## Task item
All records below are to be duplicated exactly, with every picture excluded.

*** Data shown ***

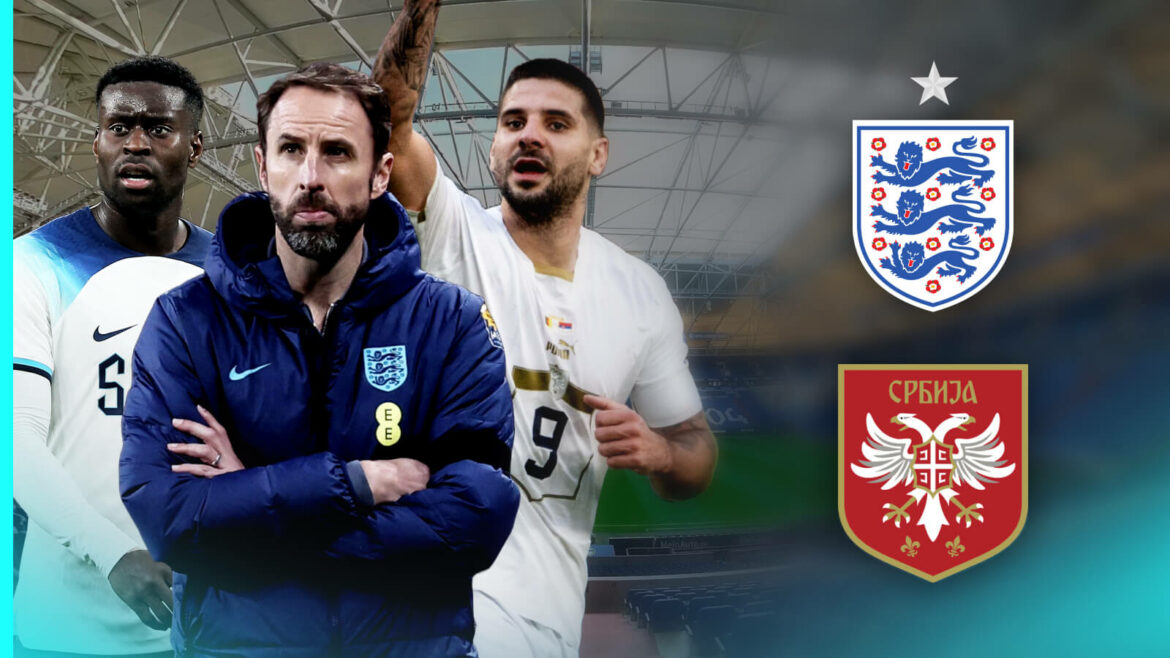 Alexander-Arnold and Mitrovic-Guehi past among five reasons England should be terrified of Serbia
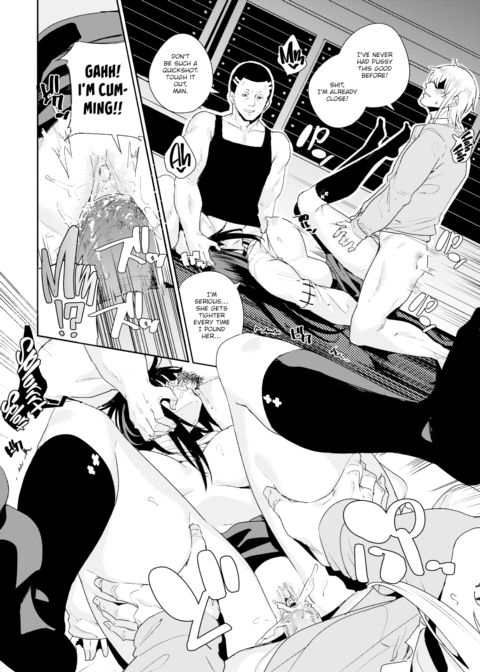 Car Hunter Chapter 1 page 8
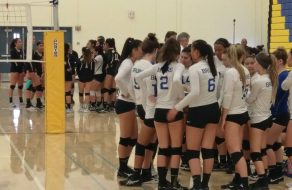 Crosstown Match-Up for Girls Volleyball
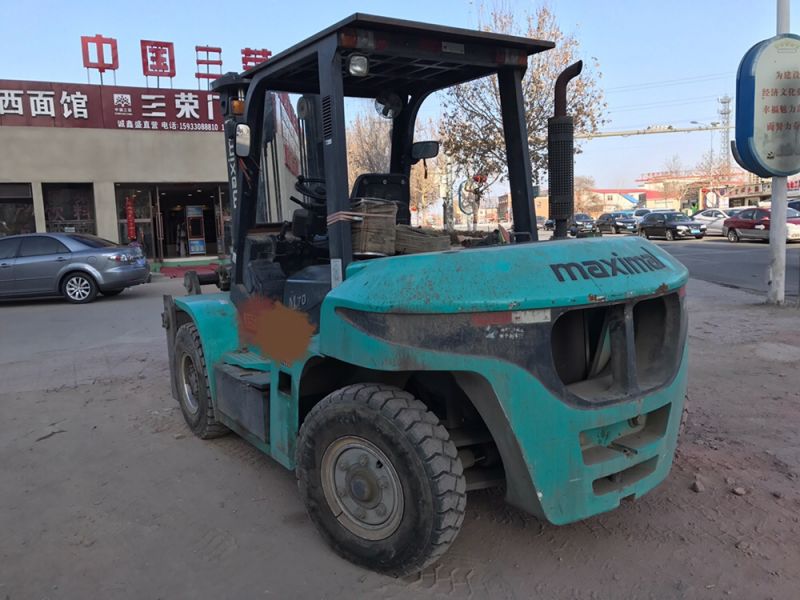 FD70T内燃式叉车出租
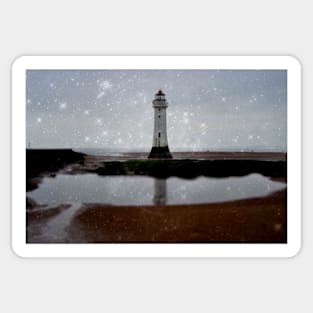 Lighthouse Sticker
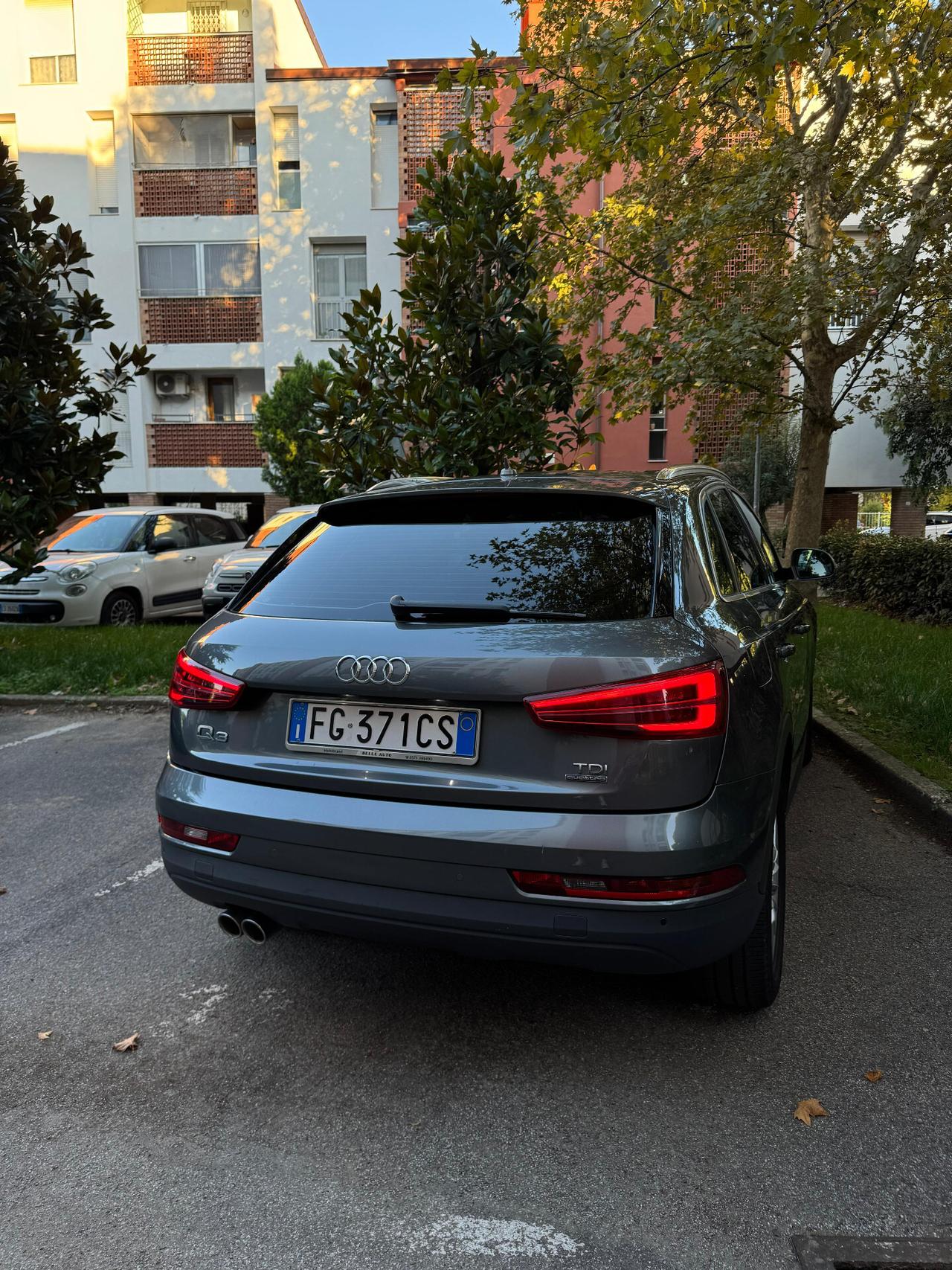 Audi Q3 2.0 TDI 150 CV quattro Business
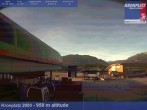 Archiv Foto Webcam Talstation Kronplatz I und II, Südtirol 17:00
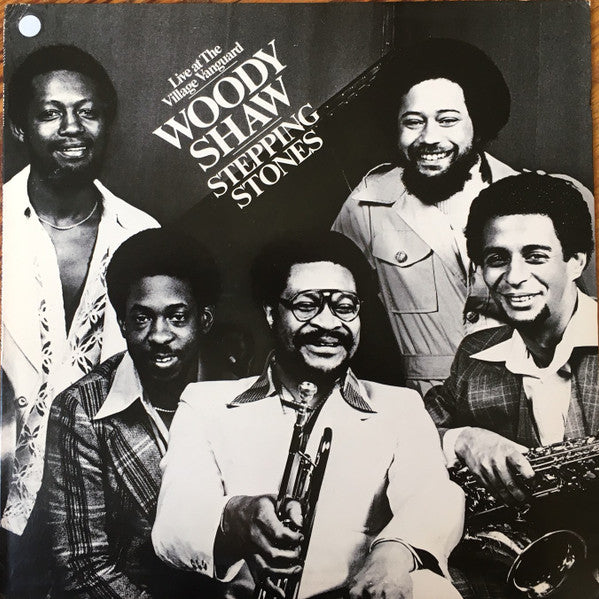 Woody Shaw : Stepping Stones - Live At The Village Vanguard (LP)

*** End of Data shown ***

## Problem solution
 Alexander-Arnold and Mitrovic-Guehi past among five reasons England should be terrified of Serbia
 Car Hunter Chapter 1 page 8
 Crosstown Match-Up for Girls Volleyball
 FD70T内燃式叉车出租
 Lighthouse Sticker
 Audi Q3 2.0 TDI 150 CV quattro Business
 Archiv Foto Webcam Talstation Kronplatz I und II, Südtirol 17:00
 Woody Shaw : Stepping Stones - Live At The Village Vanguard (LP)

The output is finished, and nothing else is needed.